Of course, there could be excess demand for money, for dollars, and the federal reserve could print more, but (and this is some simplification here) if it prints more than the economy ‘needs’, it leads to a glut, which we call inflation, which is simply that goods begin to cost more because a dollar is ‘worth’ less. But that last fact is always expressed in terms of the price of other things. A stablecoin is one such thing. 

This is why the only practical fiat stablecoin is one that is issued by a government.
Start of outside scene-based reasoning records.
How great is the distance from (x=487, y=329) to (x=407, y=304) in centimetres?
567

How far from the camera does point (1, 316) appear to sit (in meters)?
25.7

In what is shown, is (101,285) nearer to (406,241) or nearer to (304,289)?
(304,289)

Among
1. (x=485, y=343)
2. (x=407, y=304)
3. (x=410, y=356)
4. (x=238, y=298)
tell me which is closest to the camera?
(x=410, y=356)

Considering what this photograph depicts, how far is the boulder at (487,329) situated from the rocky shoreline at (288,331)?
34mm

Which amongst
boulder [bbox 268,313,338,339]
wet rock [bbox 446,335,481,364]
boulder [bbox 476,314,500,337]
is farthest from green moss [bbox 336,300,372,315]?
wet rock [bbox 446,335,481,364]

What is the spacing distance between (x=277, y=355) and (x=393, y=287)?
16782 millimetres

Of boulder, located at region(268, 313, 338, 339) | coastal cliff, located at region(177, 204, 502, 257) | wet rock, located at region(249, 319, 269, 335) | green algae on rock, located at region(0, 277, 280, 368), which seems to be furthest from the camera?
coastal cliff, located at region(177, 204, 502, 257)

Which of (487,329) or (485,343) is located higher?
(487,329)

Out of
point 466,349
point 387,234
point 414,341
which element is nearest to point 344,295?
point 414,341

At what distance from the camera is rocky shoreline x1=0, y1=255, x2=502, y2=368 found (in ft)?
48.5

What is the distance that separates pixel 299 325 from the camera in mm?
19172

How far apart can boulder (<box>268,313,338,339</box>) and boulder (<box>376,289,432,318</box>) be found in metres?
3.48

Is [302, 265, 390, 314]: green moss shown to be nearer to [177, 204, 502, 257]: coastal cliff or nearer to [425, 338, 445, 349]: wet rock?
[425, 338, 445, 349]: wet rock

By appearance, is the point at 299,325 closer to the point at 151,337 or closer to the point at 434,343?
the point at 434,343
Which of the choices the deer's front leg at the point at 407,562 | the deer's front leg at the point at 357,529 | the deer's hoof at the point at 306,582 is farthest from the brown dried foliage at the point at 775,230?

But that is only half the picture. 

So then let’s talk about Two: whether asset backing – state-mandated fiat or otherwise – is even necessary for a stablecoin:

USDT is the most popular stablecoin. And that popularity also makes it the most interesting one – because Tether doesn’t really try hard to hide the fact that its asset backing isn’t really solid. The recent case with the state of New York required it to disclose that the vast majority of the backing was commercial paper and secured loans, not actual cash, which was under four percent. And yet there was no dip in volume, no volatility in price. It remained rock steady at USD 1.

This is because Tether serves one critical purpose: people need a crypto token equivalent of One Dollar.

Tether being early to the race set off a virtuous cycle: the more people owned it, the more other people were likely to own it, secure in the belief there were buyers for what they held. Put another way, that they could purchase other crypto tokens – ie other goods – for their USDT, and it would be measured in something familiar, dollars.

Tether had created Fiat. 

As the fintech commentator Patrick McKenzie wrote, although far less admiringly,

At this stage, at this volume, Tether’s price is anchored in the widespread belief that it represents One Dollar. 

That’s it. Not in the authenticity of its auditors’ report, not in the reputation of its founders.

PS Tether isn’t the only dollar stablecoin. Other major ones are Coinbase and Circle’s USDC, Binance’s BUSD and MakerDAO’s DAI, which together have a market cap of well over $100 billion as I write this. But Tether does represent over 60% of that.

So to conclude. 

Yes, an asset-backed stablecoin is only practical when it is issued by the same entity that issues the asset itself, ie a government. 

But being backed by an asset isn’t a prerequisite for a stablecoin when it becomes so popular it behaves like its own unit of account.

Apparently it is, in practice, possible to create a private dollar based on faith. That said, I find it hard to imagine how this party can last much longer for Tether. We shall see.